Regarder à l’intérieur d’une fine couche de tissu

Pour explorer cela, les chercheurs ont prélevé de petits échantillons de fascia du trapèze chez 18 patients subissant une chirurgie pour névralgie occipitale et chez 10 patients de comparaison opérés de la colonne vertébrale qui ne souffraient pas de céphalées chroniques. Ils ont conservé et tranché les tissus, puis utilisé des marqueurs fluorescents pour mettre en évidence différents types de fibres nerveuses et de structures sensibles à la pression. En examinant les échantillons au microscope confocal à haute résolution et en appliquant une analyse d’image assistée par ordinateur, l’équipe a pu mesurer le nombre de fibres nerveuses présentes, déterminer leurs types et localiser où des molécules liées à la douleur étaient concentrées.

Des nerfs et des capteurs de pression là où on les attendait le moins

Le fascia, longtemps considéré comme un simple enveloppement passif du muscle, s’est révélé richement innervé dans les deux groupes. Dans presque tous les échantillons, l’équipe a trouvé un réseau de fibres nerveuses parcourant le fascia, certaines myélinisées et d’autres non, ainsi que des vaisseaux sanguins et des fibres de collagène. Ils ont aussi découvert des structures spécialisées ressemblant aux récepteurs classiques du toucher et de l’étirement (similaires aux terminaisons de type Pacini et Ruffini trouvées dans la peau), ce qui indique que le fascia peut probablement détecter des forces mécaniques — comme l’étirement, la pression et le mouvement. Cela suggère que le fascia du trapèze n’est pas simplement une nappe structurelle mais un organe sensoriel actif qui transmet des informations au système nerveux.

Figure 2
Figure 2.

Quand la détection se transforme en souffrance

Les différences les plus marquées sont apparues lorsque l’équipe a comparé les détails fins de la chimie nerveuse entre les patients et les témoins. Chez les personnes atteintes de névralgie occipitale, le fascia contenait beaucoup plus de fibres nerveuses associées à la transmission de la douleur. On a observé une augmentation nette des axones portant une molécule appelée CGRP, fortement liée aux voies douloureuses et déjà ciblée dans le traitement de la migraine. La proportion d’axones liés à la douleur à l’intérieur du fascia était d’environ 70 % plus élevée chez les patients que chez les témoins. L’intensité du CGRP dans ces nerfs était également plus grande, ce qui indique que le câblage neuronal du fascia avait basculé vers un état d’amplification de la douleur. De plus, seul le groupe de patients présentait une abondance de fibres nerveuses sympathiques — des nerfs qui aident à réguler le flux sanguin et le tonus tissulaire — suggérant que le stress ou les variations de température pourraient perturber encore davantage ce tissu sensibilisé.

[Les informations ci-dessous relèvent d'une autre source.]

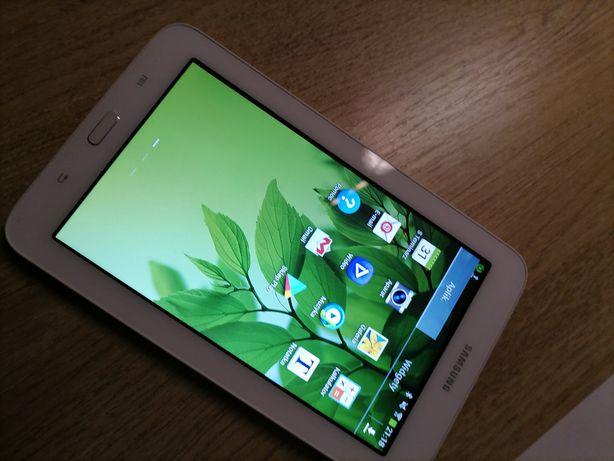 Tablet Samsung j a k nowy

Ce que cela signifie pour les personnes souffrant de céphalées chroniques

Ces résultats requalifient le fascia du trapèze en tant que centre de communication sensible entre les muscles, les nerfs et le cerveau plutôt qu’en simple enveloppe. Dans la névralgie occipitale, ce centre semble être recâblé : les fibres nerveuses porteuses de douleur et les fibres sympathiques liées au stress sont plus présentes, et les capteurs de pression intrinsèques du tissu peuvent contribuer à transformer des mouvements normaux en signaux douloureux. Comme ces changements ont été observés même chez des patients sans blessures cervicales évidentes, le problème dépasse probablement la simple notion de traumatisme. Comprendre le rôle actif du fascia pourrait expliquer pourquoi certains patients rechutent après une chirurgie nerveuse et indique des pistes de traitements ciblant l’innervation du fascia et sa chimie liée à la douleur — offrant potentiellement un soulagement plus durable pour ceux qui vivent avec des céphalées sévères et persistantes.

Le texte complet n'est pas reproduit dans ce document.